Now, we can’t leave this issue without considering the Methodist understanding of Scripture. Wesley lived in the days before scholars began to study Scripture with the tools of archaeology, history, literature, and sociology, so naturally his writings refer to scripture in ways that seem quaint to us.
For example, Primitive Physick begins with an explanation of how sickness is the result of Adam and Eve’s disobedience in Genesis. And yet, how deeply true that is on a psychological and spiritual level! Wesley seems amazingly modern a few paragraphs later when he warns that “the passions” - that is, emotions and stresses—are the source of much disease! Can we respect Wesley as an amazingly forward-thinking man of his time rather than asking him to be like us?
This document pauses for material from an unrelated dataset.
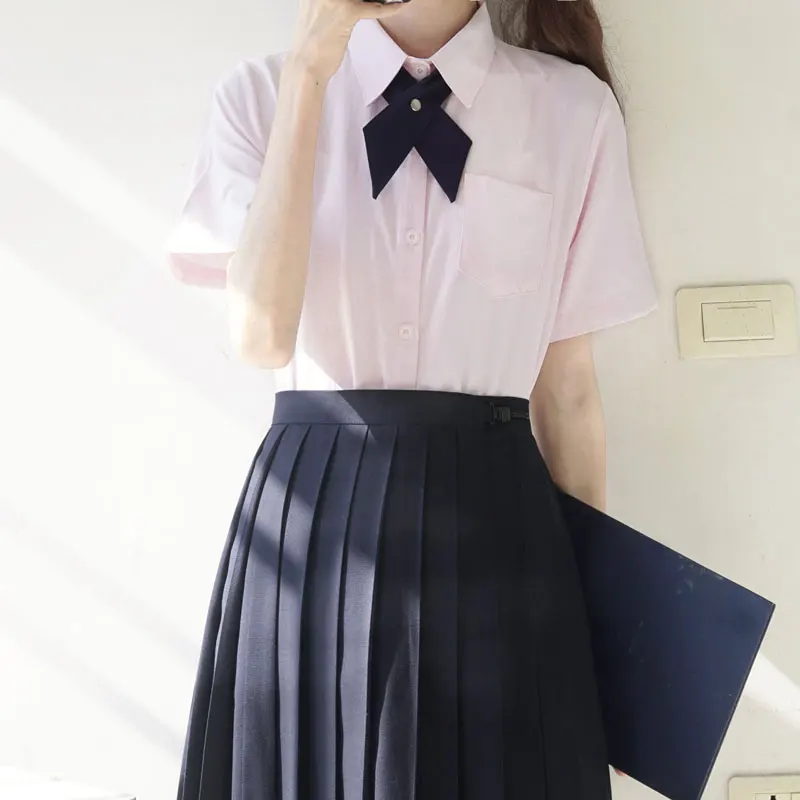 日本の学生用長袖ピンクシャツ,学生服,男の子と女の子用のベーシックな衣服,制服,トップス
And when we study the Bible, do we respect our Spirit-inspired ancestors who told sacred stories, eventually wrote them down, edited them, and passed them on to us? Do we respect them enough to say, “They were amazingly in tune with God, and the Holy Spirit spoke through them in ways that they could understand, and the Holy Spirit still speaks to us through their stories, their testimony?”
When we remember that the Holy Spirit enables Christians to speak all languages, can we remember that the Holy Spirit also speaks scientific?